Puis survient l’Encyclopédie illustrée du Pays de Vaud : aucun professeur, dans les universités romandes, ne pouvait traiter de l’aspect ethnologique de la réalité vaudoise. Bertil Galland se tourna alors vers le Bâlois devenu un ami, pour lui demander que faire. Lors d’une après-midi mémorable sous un arbre en Tilèrie, sur le flanc est du Mormont, Paul Hugger, s’adressant au Comité, présenta comme une évidence la méthode à utiliser: former des groupes par région et interroger les gens qui s’y étaient inscrits sur leur manière de vivre. Comment choisit-on le parrain et la marraine d’un enfant? Comment celui-ci vit-il sa scolarité? La confirmation, les sociétés de jeunesse, le mariage et ses coutumes, les relations professionnelles, les loisirs, la vieillesse et ses problèmes, la mort, ses rites et ses croyances. Les membres du Comité se répartirent les seize régions, on acheta des enregistreurs de qualité, les habitants répondirent à notre appel, de multiples séances furent organisées pour parler de tel thème, à bâtons rompus. Résultat: plus de 300 heures de témoignages enregistrés sur cassettes (transférés plus tard sur CD-Rom, à disposition de futurs chercheurs). Puis il a bien fallu dactylographier tous ces entretiens, les photocopier pour obtenir les 16 classeurs, un par région (ils sont aux Archives cantonales). Et nouvel embarras: qu’en faire?

Malgré son enseignement au Gymnase, durant ses vacances et grâce à quelques congés payés, Paul Hugger s’est emparé de cette masse énorme: une série de classeurs est restée intacte, par régions, et une autre série a été débitée à coups de ciseaux pour obtenir des paquets de témoignages thématiques! Fort de cet appareil compliqué, avant toute facilité informatique, il a rédigé son texte sur la vie des Vaudois… en allemand. Il a fallu alors trouver des traducteurs pour obtenir le tome 10 de l’Encyclopédie : La Vie quotidienne I, Les Ages de la Vie.

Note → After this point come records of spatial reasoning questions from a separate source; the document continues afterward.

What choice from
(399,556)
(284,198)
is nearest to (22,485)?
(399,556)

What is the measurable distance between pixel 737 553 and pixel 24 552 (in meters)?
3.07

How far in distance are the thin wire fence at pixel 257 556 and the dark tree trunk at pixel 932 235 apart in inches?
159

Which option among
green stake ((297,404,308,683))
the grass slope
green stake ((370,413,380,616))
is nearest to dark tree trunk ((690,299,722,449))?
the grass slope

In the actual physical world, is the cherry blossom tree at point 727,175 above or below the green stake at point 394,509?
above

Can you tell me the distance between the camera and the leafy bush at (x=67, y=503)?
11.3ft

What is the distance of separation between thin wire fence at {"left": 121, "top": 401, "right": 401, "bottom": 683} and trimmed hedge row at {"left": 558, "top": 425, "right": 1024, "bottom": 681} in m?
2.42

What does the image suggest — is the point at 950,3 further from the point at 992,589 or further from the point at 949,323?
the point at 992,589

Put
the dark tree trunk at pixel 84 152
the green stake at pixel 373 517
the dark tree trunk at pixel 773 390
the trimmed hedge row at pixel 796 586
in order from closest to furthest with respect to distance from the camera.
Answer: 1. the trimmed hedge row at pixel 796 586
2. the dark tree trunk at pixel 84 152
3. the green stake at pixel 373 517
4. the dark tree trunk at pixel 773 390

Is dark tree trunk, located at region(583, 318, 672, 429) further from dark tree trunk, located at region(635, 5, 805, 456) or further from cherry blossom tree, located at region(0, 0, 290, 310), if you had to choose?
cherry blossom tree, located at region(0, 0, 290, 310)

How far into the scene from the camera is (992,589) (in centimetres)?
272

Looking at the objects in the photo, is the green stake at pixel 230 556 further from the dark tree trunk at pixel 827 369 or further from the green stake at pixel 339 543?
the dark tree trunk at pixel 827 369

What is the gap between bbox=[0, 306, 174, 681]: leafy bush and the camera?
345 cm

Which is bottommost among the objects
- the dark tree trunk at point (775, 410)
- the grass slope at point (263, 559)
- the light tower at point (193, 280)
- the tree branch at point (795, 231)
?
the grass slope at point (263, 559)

En hommage au savant bâlois, relisez ce beau volume: vous y trouverez toute l’humanité, toute l’intelligence, toute l’empathie de Hugger pour son sujet. Ni le texte, ni les illustrations, ni les encadrés ne laissent percevoir les difficultés qu’il a fallu vaincre pour obtenir ce livre, qui a révélé aux Vaudois leur vraie manière d’envisager la vie.

L’année de sa publication, 1982, marque aussi la nomination de Paul Hugger comme professeur d’ethnologie régionale européenne à l’Université de Zurich. Ecartant d’un revers de la main ou d’un sourire narquois les tenants du structuralisme ou du sociologisme, les folkloristes de pacotille tout comme les adulateurs des statistiques et des questionnaires tout faits, le professeur enseigna une méthode plus humble et plus vraie: le contact avec les gens de métier, les entretiens personnels, l’observation sur place. La suite des publications, nombreuses, se déroule en allemand. Mais les titres montrent sans peine l’approche des petites gens, la profondeur de vues, le sérieux devant les usages locaux qui caractérisent le savant: Les Suisses: Modes de vie, traditions et mentalités (3 vol. traduits, Payot, 1992), Die Schweiz zwischen Hirtenidylle und High-Tech-Performance (1993), Kind sein in der Schweiz (1998), Meister Tod (2002) sur les usages funéraires, Zwischen Himmel und Erde, Wallfahrtsorte der Schweiz (2007) traduit en français sous le titre Lieux de pèlerinage (Le Savoir Suisse, 2009), Wir sind jemand (2012), photographies de groupes au tournant du XXe siècle, pour n’en citer que quelques-uns.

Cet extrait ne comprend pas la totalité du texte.